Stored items
------
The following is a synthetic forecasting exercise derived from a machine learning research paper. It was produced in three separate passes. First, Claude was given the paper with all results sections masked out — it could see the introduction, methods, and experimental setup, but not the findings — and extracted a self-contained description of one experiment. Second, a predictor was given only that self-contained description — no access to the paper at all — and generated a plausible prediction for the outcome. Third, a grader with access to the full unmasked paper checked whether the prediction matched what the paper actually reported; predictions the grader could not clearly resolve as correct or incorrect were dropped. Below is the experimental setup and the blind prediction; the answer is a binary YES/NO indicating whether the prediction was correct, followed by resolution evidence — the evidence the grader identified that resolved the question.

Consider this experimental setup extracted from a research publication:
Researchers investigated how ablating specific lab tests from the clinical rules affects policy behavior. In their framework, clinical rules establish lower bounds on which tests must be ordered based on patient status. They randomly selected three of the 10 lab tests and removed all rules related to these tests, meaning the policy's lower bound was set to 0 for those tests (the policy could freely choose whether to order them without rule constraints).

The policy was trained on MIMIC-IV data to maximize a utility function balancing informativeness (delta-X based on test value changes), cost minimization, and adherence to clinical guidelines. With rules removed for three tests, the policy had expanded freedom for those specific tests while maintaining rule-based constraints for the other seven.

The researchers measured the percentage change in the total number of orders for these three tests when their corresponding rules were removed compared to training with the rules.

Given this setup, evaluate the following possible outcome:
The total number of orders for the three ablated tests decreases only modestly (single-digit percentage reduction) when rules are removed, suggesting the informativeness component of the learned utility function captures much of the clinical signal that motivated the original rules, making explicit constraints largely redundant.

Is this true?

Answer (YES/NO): NO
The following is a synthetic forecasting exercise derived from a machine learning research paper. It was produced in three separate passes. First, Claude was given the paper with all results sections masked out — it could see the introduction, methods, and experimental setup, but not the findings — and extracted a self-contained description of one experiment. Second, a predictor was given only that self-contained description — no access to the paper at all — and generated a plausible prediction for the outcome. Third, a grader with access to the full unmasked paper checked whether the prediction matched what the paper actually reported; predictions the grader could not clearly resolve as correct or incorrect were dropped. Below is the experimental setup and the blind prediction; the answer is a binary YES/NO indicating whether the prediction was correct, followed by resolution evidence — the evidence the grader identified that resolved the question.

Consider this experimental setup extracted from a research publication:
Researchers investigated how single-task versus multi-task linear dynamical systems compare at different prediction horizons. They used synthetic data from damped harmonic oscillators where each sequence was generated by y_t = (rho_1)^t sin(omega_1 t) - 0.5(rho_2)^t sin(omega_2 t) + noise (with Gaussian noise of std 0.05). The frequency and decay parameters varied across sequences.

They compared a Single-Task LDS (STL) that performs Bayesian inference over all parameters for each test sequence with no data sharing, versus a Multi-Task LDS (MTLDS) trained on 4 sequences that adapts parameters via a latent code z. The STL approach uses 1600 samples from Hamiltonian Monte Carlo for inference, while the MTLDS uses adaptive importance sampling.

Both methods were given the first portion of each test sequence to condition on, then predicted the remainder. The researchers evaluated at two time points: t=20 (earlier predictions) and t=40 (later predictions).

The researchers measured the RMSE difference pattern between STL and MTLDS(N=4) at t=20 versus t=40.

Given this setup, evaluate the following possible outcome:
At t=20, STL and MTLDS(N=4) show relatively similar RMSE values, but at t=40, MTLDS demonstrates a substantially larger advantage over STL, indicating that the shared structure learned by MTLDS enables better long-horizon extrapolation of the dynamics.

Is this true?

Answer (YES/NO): NO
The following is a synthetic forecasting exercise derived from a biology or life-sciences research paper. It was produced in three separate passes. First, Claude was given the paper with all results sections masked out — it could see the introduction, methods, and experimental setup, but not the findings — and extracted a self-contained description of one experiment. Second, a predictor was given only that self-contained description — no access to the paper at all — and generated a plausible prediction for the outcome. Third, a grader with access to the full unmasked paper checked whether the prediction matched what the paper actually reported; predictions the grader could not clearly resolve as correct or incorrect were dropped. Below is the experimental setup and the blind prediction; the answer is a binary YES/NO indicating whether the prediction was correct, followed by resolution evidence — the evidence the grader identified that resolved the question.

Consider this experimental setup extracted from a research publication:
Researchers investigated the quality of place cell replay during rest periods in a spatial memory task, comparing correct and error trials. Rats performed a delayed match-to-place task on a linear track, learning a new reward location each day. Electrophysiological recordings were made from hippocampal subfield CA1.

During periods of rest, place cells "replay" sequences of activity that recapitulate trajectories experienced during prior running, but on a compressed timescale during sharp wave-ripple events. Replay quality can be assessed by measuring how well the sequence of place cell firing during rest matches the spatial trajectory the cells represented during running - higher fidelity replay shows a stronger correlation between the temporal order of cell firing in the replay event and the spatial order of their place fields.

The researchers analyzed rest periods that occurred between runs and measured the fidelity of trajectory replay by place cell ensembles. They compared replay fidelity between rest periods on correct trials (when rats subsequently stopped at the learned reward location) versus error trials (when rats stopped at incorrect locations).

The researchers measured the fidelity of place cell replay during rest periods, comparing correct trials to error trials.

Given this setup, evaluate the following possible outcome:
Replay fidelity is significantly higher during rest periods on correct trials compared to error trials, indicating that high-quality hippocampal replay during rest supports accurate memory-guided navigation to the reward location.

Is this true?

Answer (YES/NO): NO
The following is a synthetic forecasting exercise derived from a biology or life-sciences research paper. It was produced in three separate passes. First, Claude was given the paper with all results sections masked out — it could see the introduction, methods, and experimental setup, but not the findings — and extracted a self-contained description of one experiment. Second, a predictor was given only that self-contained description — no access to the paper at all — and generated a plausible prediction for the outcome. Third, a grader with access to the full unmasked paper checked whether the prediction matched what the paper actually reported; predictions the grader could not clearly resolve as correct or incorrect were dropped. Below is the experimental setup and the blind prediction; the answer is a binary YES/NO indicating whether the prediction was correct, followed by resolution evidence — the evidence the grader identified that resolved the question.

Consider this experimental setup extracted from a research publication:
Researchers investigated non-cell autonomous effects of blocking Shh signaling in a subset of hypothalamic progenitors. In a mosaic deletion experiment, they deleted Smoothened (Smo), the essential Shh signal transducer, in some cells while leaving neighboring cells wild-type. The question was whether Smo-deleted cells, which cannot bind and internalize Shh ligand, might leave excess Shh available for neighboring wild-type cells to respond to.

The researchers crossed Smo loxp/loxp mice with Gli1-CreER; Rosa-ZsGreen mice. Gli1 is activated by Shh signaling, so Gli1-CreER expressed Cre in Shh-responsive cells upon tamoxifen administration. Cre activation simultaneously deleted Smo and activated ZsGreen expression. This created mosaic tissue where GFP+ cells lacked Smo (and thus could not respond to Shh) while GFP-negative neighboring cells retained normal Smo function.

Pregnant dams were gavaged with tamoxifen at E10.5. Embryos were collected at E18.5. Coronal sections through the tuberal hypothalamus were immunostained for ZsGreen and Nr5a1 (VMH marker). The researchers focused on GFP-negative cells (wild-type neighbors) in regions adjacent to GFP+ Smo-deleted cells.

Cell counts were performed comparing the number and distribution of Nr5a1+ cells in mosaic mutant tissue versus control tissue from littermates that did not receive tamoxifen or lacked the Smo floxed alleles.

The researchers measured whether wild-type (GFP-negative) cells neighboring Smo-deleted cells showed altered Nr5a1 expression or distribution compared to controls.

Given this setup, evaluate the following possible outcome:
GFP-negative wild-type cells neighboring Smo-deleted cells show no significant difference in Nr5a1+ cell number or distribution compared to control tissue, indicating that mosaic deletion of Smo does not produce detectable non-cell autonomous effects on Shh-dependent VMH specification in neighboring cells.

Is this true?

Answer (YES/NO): NO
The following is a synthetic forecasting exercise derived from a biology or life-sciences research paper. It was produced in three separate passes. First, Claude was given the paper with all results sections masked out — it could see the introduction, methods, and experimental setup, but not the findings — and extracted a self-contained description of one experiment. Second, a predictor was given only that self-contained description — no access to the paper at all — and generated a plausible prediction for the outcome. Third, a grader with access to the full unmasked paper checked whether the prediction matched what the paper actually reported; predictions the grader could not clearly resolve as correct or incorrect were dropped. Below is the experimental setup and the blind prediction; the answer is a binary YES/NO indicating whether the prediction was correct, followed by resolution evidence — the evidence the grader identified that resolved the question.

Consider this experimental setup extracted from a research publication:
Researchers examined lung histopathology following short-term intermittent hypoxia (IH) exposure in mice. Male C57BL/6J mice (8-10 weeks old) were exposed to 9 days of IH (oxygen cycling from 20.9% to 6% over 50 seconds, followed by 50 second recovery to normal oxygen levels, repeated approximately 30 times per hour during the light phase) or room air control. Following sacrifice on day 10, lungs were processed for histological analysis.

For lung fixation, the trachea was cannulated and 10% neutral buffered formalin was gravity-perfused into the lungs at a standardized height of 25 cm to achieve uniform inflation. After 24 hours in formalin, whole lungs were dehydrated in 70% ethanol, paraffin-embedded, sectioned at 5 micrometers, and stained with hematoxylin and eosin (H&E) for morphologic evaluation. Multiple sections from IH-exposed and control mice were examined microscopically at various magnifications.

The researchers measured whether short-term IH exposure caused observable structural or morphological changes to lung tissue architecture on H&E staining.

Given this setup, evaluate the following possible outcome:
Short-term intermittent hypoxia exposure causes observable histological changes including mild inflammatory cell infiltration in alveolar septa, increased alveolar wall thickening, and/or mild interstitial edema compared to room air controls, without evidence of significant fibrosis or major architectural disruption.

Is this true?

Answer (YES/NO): NO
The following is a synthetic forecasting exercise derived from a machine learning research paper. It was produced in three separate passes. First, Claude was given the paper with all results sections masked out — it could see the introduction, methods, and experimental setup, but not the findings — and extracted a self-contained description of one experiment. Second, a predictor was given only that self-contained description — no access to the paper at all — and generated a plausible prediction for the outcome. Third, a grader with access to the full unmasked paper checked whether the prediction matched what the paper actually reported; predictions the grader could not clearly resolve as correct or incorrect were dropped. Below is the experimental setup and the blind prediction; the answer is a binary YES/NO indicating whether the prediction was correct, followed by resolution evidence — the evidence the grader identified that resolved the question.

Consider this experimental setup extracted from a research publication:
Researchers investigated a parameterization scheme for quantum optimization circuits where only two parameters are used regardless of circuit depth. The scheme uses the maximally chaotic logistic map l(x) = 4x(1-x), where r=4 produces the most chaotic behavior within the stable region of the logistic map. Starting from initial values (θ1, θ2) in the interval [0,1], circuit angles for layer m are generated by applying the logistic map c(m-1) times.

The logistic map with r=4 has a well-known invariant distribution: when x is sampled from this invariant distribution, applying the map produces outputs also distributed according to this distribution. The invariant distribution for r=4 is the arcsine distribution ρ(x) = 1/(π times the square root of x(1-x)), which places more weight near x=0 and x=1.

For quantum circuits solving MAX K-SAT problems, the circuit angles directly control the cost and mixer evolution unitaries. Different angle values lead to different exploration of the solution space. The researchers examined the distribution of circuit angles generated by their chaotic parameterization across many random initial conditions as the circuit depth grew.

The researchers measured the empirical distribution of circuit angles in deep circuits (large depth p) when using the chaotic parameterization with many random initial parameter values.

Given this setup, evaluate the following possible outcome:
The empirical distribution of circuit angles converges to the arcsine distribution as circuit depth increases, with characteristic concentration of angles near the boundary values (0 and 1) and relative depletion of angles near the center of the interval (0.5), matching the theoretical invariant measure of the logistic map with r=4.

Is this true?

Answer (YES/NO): YES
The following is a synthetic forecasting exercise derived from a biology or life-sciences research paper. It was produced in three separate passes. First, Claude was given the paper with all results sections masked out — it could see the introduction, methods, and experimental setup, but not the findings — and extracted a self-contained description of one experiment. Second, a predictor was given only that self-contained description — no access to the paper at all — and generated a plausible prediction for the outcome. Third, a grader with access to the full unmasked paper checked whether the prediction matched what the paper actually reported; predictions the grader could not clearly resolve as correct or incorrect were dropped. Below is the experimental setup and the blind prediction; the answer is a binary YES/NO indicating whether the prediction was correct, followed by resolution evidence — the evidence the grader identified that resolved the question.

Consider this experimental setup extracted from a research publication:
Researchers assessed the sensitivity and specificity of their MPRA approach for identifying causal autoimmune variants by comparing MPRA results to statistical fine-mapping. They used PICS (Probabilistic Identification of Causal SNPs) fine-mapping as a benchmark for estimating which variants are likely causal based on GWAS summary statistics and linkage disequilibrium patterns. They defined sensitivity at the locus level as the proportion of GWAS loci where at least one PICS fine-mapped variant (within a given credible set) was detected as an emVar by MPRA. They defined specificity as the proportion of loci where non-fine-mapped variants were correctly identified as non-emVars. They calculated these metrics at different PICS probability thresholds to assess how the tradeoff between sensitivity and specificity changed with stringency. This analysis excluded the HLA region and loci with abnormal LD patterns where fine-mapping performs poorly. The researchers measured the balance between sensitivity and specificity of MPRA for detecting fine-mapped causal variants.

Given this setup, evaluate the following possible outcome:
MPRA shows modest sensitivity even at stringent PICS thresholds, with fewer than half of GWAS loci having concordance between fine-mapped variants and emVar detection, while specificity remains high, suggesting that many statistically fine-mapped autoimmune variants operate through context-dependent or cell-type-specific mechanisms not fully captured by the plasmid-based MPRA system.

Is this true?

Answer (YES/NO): YES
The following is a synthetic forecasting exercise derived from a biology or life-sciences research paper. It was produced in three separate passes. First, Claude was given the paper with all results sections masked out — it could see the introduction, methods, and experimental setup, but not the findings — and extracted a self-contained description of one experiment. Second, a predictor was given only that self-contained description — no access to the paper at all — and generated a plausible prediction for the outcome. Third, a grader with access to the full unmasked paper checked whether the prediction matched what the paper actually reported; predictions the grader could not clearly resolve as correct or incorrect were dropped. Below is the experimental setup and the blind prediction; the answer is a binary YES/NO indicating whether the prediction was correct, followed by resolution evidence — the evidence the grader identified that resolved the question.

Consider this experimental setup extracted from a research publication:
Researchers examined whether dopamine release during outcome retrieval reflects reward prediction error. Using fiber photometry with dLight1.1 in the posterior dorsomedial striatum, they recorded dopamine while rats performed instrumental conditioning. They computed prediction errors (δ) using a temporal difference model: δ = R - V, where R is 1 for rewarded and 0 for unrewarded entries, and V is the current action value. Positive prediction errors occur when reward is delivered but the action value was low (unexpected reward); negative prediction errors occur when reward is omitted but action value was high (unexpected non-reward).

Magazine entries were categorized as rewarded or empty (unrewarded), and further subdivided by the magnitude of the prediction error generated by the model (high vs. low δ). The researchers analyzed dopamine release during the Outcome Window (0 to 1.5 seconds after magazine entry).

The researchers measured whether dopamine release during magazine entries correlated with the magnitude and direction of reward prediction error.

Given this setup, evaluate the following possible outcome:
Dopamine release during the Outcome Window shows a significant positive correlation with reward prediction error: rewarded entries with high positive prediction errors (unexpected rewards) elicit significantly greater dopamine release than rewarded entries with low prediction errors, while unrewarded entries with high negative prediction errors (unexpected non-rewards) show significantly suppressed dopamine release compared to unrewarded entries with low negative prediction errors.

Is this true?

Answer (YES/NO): NO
------
**Your objective**
Among the lines above, return each one holding the string "rules".

**Reply to the exercise**
Researchers investigated how ablating specific lab tests from the clinical rules affects policy behavior. In their framework, clinical rules establish lower bounds on which tests must be ordered based on patient status. They randomly selected three of the 10 lab tests and removed all rules related to these tests, meaning the policy's lower bound was set to 0 for those tests (the policy could freely choose whether to order them without rule constraints).
The policy was trained on MIMIC-IV data to maximize a utility function balancing informativeness (delta-X based on test value changes), cost minimization, and adherence to clinical guidelines. With rules removed for three tests, the policy had expanded freedom for those specific tests while maintaining rule-based constraints for the other seven.
The researchers measured the percentage change in the total number of orders for these three tests when their corresponding rules were removed compared to training with the rules.
The total number of orders for the three ablated tests decreases only modestly (single-digit percentage reduction) when rules are removed, suggesting the informativeness component of the learned utility function captures much of the clinical signal that motivated the original rules, making explicit constraints largely redundant.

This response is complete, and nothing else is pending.